Passage to read:
* * * * * * * * *

SKOPJE, May 8 (NNN-AGENCIES) — North Macedonia appears to be on a collision course with its EU neighbours Greece and Bulgaria, with double-header elections Wednesday likely to return the country’s right-wing opposition to power.
The vote could have a major effect on the Balkan country’s dream of joining the European Union.
After scoring a landslide win in the first round of presidential elections last month, the nationalist VMRO-DPMNE party was heading into the run-off vote and simultaneous parliamentary elections brimming with confidence.
Party chief Hristijan Mickoski has refused to acknowledge the country’s new name and a historic agreement with Greece in 2018, which added “North” to its title to settle a long-running dispute and allowed the country to join NATO.
Mickoski has also vowed to stand firm in a tussle with Bulgaria over linguistic and historical issues that has seen Sofia block North Macedonia’s EU accession talks for the past two years.
Bulgaria has demanded Skopje change its constitution to acknowledge its tiny Bulgarian minority.
“Victory is within reach and it is a consequence of all the suffering and humiliation this government brought,” Mickoski told supporters at a rally in the capital fired up by his nationalist message.
If his VMRO-DPMNE party secures a majority in the parliament, Mickoski will likely be the country’s next prime minister.

* * * * * * * * *

Entries taken from a collection
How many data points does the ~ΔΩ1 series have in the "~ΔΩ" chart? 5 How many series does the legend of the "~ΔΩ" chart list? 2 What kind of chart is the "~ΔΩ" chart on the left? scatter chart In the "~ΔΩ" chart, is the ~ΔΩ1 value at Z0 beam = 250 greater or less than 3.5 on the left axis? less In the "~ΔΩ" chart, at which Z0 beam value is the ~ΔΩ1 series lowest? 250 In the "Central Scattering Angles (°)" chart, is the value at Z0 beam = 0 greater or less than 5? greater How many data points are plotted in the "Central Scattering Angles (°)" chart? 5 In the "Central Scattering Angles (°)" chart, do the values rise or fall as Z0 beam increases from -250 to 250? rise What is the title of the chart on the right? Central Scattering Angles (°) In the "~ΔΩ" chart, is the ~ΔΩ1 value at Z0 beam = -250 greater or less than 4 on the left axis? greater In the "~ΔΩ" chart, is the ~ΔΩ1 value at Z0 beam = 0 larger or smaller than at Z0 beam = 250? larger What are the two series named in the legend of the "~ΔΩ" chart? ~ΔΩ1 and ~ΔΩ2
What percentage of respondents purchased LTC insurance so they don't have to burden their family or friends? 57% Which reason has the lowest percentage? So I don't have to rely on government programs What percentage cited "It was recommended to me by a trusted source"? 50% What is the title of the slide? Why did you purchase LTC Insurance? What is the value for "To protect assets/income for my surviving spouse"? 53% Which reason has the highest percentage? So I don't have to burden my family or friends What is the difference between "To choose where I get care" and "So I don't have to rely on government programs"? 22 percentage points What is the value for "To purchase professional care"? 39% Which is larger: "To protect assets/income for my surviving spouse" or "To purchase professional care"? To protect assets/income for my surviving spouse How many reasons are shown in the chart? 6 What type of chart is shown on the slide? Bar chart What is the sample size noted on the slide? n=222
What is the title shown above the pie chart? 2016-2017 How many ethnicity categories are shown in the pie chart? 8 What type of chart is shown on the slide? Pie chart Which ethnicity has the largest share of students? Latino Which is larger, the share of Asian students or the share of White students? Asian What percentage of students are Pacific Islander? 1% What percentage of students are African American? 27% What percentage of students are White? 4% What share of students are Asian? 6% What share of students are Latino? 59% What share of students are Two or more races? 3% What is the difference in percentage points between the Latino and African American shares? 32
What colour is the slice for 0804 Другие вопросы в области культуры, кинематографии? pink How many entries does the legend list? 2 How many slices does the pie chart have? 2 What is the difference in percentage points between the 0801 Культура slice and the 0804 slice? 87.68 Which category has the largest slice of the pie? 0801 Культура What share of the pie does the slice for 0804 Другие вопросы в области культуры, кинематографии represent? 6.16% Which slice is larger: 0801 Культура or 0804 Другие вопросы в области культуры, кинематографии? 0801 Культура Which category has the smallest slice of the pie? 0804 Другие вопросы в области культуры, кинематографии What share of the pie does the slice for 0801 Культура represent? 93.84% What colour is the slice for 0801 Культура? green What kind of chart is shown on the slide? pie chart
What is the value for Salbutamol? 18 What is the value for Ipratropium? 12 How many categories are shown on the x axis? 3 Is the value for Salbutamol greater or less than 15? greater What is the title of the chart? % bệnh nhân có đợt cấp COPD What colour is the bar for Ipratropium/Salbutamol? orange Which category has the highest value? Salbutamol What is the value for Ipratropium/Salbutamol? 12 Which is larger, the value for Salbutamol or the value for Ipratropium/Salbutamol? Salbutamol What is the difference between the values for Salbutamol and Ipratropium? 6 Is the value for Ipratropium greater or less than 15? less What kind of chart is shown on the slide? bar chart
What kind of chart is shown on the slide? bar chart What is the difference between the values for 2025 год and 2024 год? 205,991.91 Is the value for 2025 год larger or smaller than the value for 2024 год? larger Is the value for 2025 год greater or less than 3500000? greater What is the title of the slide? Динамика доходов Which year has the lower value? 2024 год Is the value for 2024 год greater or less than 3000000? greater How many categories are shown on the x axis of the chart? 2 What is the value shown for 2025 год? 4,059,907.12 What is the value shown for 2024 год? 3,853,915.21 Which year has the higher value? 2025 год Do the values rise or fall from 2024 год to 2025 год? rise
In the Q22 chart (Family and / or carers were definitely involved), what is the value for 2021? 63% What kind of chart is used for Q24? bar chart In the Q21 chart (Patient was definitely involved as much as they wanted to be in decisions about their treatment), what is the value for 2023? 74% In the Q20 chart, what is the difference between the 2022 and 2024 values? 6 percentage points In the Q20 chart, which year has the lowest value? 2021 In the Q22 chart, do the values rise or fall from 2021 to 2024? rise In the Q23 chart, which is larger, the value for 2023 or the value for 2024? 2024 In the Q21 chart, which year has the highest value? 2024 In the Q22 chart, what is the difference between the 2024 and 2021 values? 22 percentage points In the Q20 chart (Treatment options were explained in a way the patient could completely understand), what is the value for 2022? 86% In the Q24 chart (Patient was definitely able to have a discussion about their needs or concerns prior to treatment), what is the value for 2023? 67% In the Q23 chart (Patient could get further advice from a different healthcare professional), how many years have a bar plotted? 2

* * * * * * * * *

Exercise: Using the report on North Macedonia's elections, explain why "North" was added to the country's name in 2018.

Solution to the exercise: The 2018 agreement with Greece added "North" to the country's name to settle a long-running dispute. The change also allowed the country to join NATO.